The latest report from the Montpellier Panel "The Farms of Change," details the most impactful and cost-effective investments for climate adaptation available today.
Micro-insurance, for example, aided by technological advances in satellite imagery and mobile phones, offers promise to farmers and pastoralists that may lose their crops or flock to climate stresses and shocks such as drought. ACRE, formerly known as Kilimo Salama, bundles insurance with loans for seeds, fertiliser and extension services. If rainfall amounts measured at weather stations drops below a certain level, a payout is triggered via a mobile money platform direct to the pocket of smallholders.
More cost-effective still, are adaptation programmes that also reduce agriculture's own contribution to climate change. Building stronger and healthier soils that can regenerate faster after climatic stresses and even sequester and store carbon, can be accomplished by a variety of means. These include no-till farming, manure and sludge application, improved grazing, and agroforestry.
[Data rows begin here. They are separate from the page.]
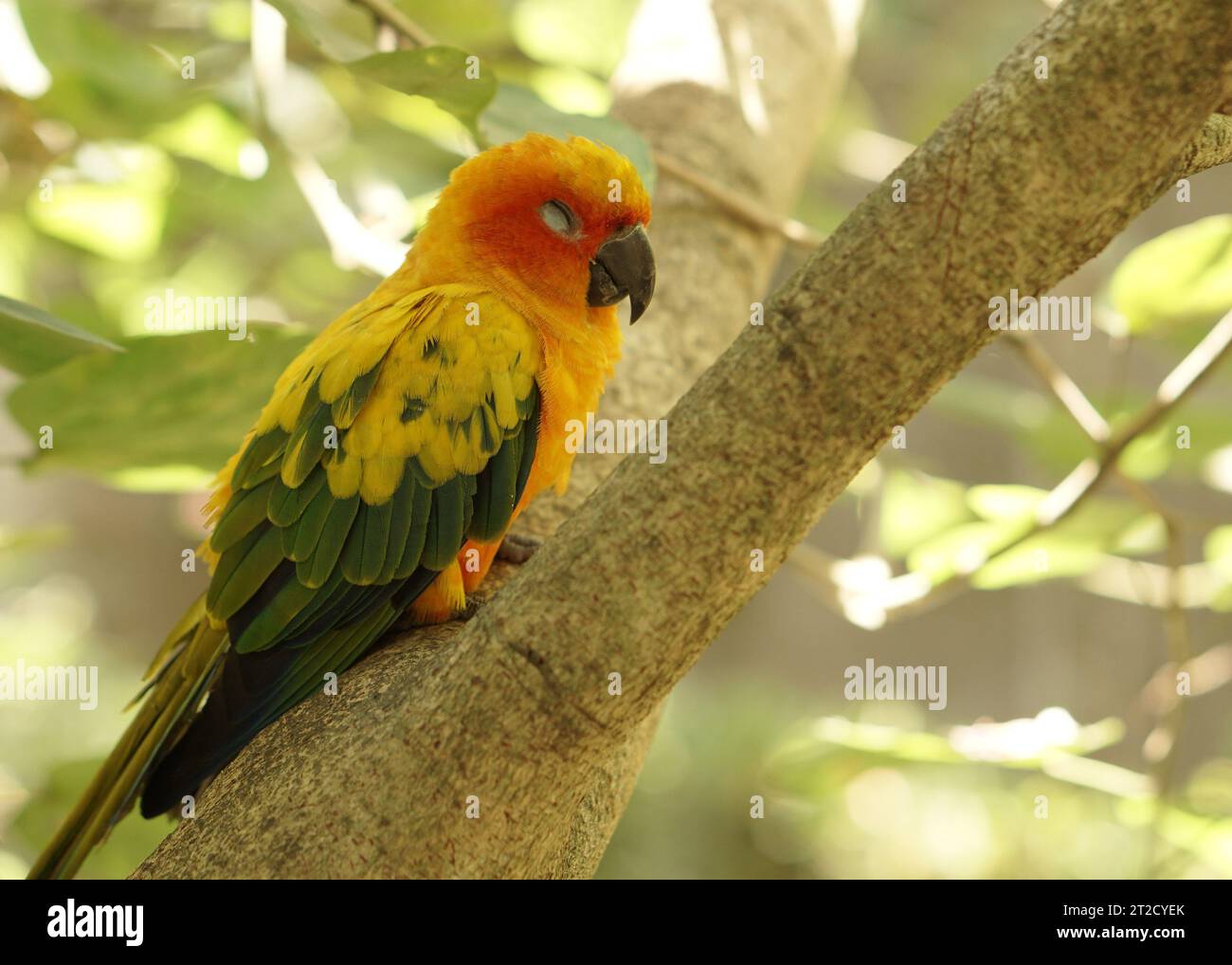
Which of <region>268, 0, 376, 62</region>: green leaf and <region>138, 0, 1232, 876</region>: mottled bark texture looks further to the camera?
<region>268, 0, 376, 62</region>: green leaf

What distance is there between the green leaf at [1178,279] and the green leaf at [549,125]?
988 millimetres

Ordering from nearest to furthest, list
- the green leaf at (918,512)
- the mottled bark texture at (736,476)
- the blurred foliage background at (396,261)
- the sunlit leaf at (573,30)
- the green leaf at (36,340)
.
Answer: the mottled bark texture at (736,476), the green leaf at (36,340), the blurred foliage background at (396,261), the green leaf at (918,512), the sunlit leaf at (573,30)

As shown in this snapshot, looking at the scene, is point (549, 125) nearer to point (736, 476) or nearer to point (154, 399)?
point (154, 399)

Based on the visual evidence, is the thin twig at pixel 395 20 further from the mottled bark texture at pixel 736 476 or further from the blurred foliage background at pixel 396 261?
the mottled bark texture at pixel 736 476

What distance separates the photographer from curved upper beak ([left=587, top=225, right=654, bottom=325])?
210 cm

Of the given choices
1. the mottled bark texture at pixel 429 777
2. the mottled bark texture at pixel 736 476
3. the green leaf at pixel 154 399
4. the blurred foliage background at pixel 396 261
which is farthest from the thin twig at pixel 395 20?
the mottled bark texture at pixel 736 476

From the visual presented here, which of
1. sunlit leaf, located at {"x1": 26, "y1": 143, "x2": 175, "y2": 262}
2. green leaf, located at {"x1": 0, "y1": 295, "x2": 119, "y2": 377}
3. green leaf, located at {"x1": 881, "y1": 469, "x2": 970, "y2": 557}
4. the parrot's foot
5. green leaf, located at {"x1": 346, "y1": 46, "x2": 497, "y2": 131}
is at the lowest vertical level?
the parrot's foot

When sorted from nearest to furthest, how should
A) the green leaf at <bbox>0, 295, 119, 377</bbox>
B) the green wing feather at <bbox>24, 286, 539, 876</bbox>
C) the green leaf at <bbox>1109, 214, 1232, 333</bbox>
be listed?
the green leaf at <bbox>0, 295, 119, 377</bbox> → the green wing feather at <bbox>24, 286, 539, 876</bbox> → the green leaf at <bbox>1109, 214, 1232, 333</bbox>

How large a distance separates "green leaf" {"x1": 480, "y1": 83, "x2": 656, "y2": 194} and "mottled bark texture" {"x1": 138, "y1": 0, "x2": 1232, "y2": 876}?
0.99m

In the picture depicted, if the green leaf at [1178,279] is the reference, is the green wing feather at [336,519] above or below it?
below

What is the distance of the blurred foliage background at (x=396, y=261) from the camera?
6.22 feet

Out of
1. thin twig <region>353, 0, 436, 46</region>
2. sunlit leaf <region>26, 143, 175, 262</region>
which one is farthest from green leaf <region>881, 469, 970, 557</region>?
→ sunlit leaf <region>26, 143, 175, 262</region>

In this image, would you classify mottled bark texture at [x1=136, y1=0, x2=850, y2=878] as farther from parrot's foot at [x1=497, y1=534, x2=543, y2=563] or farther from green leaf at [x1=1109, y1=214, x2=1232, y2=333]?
green leaf at [x1=1109, y1=214, x2=1232, y2=333]
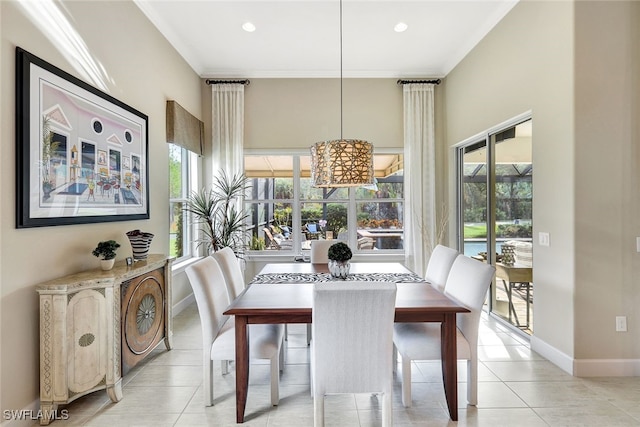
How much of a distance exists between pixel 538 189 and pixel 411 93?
258cm

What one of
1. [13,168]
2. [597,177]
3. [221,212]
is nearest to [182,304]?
[221,212]

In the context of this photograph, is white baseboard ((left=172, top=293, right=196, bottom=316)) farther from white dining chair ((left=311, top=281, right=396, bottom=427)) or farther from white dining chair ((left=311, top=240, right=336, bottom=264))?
white dining chair ((left=311, top=281, right=396, bottom=427))

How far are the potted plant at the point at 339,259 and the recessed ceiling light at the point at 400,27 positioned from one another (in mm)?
2595

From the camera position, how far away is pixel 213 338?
2252mm

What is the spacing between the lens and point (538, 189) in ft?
9.91

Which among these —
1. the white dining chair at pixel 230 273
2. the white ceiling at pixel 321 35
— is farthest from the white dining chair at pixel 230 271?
the white ceiling at pixel 321 35

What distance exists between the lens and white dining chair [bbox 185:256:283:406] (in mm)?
2199

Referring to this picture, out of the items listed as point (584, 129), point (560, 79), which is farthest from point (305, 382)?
point (560, 79)

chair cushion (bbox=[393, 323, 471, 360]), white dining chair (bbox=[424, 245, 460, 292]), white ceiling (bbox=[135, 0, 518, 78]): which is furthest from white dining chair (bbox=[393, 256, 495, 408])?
white ceiling (bbox=[135, 0, 518, 78])

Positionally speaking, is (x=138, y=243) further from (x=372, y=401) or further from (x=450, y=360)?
(x=450, y=360)

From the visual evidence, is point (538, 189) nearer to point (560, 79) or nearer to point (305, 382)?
point (560, 79)

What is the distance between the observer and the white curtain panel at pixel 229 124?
496 cm

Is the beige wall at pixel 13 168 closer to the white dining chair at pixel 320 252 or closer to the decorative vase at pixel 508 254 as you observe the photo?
the white dining chair at pixel 320 252

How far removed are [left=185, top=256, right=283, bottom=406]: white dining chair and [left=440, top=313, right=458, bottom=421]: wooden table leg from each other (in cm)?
107
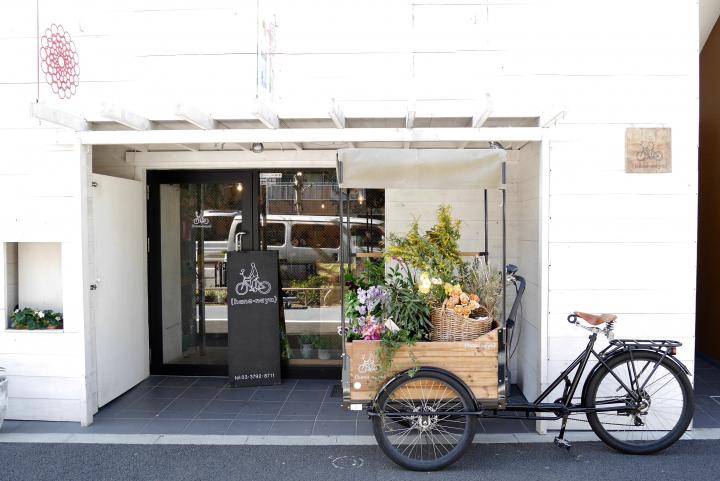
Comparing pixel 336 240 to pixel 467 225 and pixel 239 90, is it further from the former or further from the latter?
pixel 239 90

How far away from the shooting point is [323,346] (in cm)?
586

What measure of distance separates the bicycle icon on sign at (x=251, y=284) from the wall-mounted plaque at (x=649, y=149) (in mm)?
3673

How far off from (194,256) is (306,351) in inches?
66.3

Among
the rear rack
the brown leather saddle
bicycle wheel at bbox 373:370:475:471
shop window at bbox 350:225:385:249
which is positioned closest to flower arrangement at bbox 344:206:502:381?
bicycle wheel at bbox 373:370:475:471

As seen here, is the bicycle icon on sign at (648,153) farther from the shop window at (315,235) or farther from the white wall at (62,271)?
the white wall at (62,271)

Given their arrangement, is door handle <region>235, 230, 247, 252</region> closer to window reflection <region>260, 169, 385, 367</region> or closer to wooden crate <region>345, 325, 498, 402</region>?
window reflection <region>260, 169, 385, 367</region>

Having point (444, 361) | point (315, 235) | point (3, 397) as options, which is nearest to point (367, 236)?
point (315, 235)

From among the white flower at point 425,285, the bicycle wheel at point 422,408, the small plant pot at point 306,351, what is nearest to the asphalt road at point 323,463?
the bicycle wheel at point 422,408

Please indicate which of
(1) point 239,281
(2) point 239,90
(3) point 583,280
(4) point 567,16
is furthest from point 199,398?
(4) point 567,16

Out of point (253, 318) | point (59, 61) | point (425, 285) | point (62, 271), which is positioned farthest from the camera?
point (253, 318)

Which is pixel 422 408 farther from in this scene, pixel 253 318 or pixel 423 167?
pixel 253 318

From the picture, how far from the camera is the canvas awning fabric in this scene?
3766 millimetres

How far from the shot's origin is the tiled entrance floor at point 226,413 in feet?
14.4

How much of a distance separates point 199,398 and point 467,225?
323 centimetres
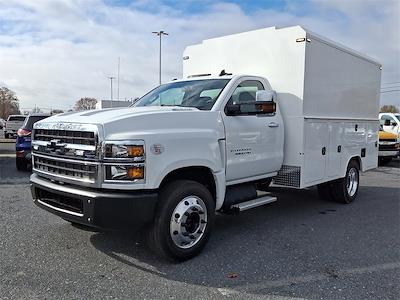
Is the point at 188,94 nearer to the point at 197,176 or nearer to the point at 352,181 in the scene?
the point at 197,176

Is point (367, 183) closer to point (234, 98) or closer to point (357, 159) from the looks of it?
point (357, 159)

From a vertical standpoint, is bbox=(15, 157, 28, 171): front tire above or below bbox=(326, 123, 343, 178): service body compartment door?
below

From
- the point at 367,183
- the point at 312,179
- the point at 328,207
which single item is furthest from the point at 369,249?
the point at 367,183

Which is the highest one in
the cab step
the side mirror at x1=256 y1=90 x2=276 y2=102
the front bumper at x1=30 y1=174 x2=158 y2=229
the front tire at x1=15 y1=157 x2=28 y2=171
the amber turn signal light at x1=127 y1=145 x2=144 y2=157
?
the side mirror at x1=256 y1=90 x2=276 y2=102

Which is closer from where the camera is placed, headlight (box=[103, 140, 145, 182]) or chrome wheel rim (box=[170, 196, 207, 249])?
headlight (box=[103, 140, 145, 182])

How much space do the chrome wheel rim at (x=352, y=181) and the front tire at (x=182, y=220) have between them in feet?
13.8

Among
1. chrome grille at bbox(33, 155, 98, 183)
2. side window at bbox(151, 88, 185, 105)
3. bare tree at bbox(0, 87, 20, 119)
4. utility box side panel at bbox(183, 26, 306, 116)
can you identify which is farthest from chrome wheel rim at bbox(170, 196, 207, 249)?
bare tree at bbox(0, 87, 20, 119)

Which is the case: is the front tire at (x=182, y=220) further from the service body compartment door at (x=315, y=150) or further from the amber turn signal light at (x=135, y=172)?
the service body compartment door at (x=315, y=150)

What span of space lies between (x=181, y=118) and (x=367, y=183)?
25.8 ft

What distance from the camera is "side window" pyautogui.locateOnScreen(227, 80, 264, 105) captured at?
17.1 feet

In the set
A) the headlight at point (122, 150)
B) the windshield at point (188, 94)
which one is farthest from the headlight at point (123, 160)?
the windshield at point (188, 94)

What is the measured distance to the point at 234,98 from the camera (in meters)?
5.19

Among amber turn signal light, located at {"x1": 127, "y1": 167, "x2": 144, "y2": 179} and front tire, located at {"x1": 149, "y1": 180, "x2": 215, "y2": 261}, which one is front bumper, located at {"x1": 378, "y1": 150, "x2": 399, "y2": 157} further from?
amber turn signal light, located at {"x1": 127, "y1": 167, "x2": 144, "y2": 179}

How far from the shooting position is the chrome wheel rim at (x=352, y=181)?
779 centimetres
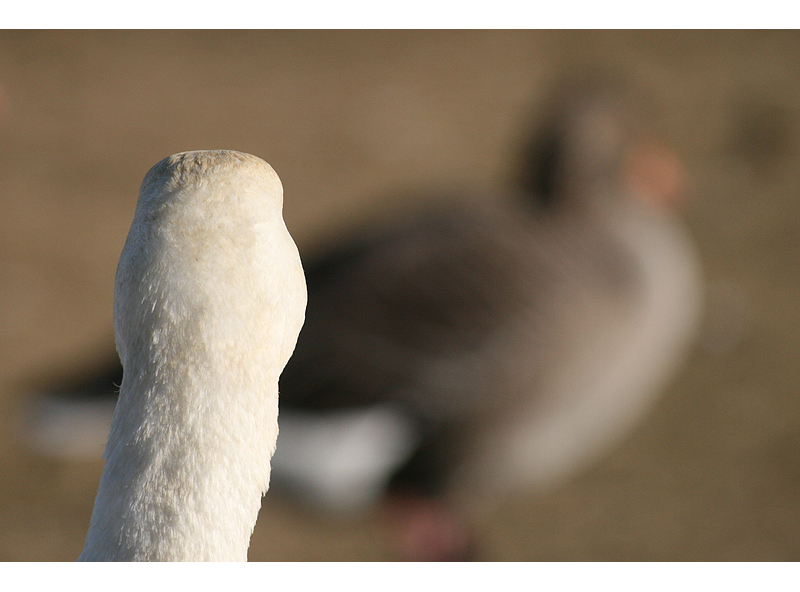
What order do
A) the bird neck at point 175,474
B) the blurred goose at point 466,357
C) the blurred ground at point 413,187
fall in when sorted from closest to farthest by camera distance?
1. the bird neck at point 175,474
2. the blurred goose at point 466,357
3. the blurred ground at point 413,187

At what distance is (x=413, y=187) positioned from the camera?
3.06m

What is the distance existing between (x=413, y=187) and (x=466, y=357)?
148cm

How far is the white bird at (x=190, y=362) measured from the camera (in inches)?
21.1

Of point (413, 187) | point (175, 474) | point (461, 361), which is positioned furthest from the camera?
point (413, 187)

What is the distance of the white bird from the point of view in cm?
54

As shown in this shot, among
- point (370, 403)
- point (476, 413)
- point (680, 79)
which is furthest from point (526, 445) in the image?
point (680, 79)

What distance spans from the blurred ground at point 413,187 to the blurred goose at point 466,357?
1.04 ft

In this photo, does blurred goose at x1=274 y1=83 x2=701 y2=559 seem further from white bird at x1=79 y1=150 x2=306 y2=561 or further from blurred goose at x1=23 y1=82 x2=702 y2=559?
white bird at x1=79 y1=150 x2=306 y2=561

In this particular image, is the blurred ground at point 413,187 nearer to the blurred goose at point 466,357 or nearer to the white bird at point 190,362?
the blurred goose at point 466,357

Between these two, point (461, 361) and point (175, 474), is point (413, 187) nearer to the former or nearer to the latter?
point (461, 361)

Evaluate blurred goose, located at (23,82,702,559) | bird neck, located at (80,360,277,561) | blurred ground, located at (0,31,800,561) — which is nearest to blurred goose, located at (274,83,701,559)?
blurred goose, located at (23,82,702,559)

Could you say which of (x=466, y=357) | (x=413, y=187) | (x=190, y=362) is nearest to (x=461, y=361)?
(x=466, y=357)

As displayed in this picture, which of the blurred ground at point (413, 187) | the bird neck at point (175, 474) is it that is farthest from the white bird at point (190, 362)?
the blurred ground at point (413, 187)

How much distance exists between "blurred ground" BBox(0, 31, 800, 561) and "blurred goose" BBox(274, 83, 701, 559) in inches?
12.5
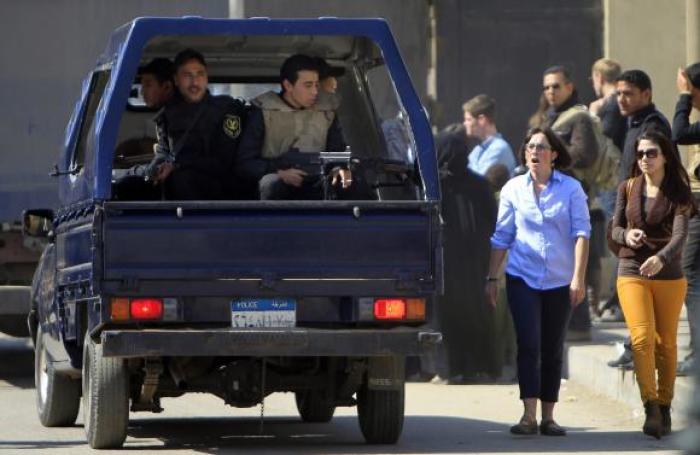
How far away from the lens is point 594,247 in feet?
52.7

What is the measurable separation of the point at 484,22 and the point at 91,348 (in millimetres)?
12737

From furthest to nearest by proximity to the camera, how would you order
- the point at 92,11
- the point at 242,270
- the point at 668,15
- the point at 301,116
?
1. the point at 668,15
2. the point at 92,11
3. the point at 301,116
4. the point at 242,270

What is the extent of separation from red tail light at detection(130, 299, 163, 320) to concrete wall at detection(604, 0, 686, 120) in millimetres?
12062

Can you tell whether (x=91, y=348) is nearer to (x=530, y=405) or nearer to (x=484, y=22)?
(x=530, y=405)

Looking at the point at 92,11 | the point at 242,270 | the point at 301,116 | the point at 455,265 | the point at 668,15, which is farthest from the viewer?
the point at 668,15

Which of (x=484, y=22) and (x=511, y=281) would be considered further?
(x=484, y=22)

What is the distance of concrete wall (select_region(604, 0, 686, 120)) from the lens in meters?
20.6

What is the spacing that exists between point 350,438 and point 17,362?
6.18 metres

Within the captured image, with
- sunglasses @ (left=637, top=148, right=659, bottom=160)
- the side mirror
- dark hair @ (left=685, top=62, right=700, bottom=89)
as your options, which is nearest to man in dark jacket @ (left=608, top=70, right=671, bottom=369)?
dark hair @ (left=685, top=62, right=700, bottom=89)

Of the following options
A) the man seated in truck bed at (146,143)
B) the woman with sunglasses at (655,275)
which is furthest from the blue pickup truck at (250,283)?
the woman with sunglasses at (655,275)

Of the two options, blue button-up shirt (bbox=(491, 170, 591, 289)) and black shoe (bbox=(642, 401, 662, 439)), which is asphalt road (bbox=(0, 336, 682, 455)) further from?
blue button-up shirt (bbox=(491, 170, 591, 289))

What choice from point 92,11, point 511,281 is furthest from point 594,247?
point 511,281

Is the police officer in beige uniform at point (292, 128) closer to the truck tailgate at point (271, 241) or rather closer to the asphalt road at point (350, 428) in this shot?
the truck tailgate at point (271, 241)

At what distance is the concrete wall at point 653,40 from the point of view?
810 inches
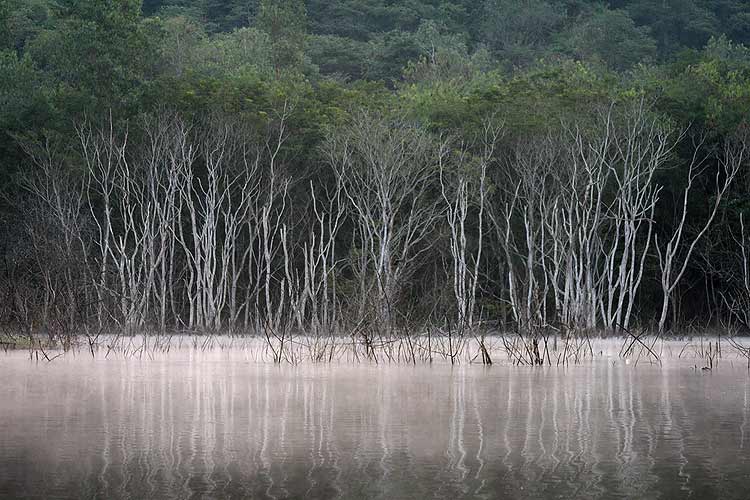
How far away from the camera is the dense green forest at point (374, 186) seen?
23828 millimetres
In fact, agroforestry systems can capture carbon in the range of two to four tonnes per hectare per year.
Leaders must strike before the market gets hot
First, investments need scaling up. But these investments also need to be tailored to the needs smallholder farmers. Traditionally finance is channelled through national governments, but to ensure this funding reaches smallholders, the funds should go through local government, or even go directly to the farmer. This will require a higher degree of risk tolerance.
Second, carbon markets and carbon credit programmes could also be structured to reward smallholders for reducing emissions. For example, the Kenya Agricultural Carbon Project (KACP) supports 60,000 farmers on 45,000 hectares to increase the organic matter in their soils. In January 2014 the project issued its first carbon credits for sequestering carbon in soil. The carbon credits represent a reduction of 24,788 tonnes of CO₂, equivalent to annual emissions from 5,164 vehicles. Results so far show that sustainable land management can help increase farmers' yields between 15% and 20%. Carbon is reduced and food security preserved - clearly a sound investment.
Political leadership at the forthcoming Paris climate talks is going to be crucial. Leaders have a window of opportunity to raise the necessary funds and avert these impending crises. Agriculture and farmers contribute to climate change, but they can also be part of the solution. Achieving a 2˚C future in which Africa prospers, instead of plunging back into poverty will be near impossible if countries and investors do not leverage the potential of Africa's vast agriculture sector and its millions of smallholder farmers. It's time to make the climate-smart investments now before Africa becomes too hot to handle.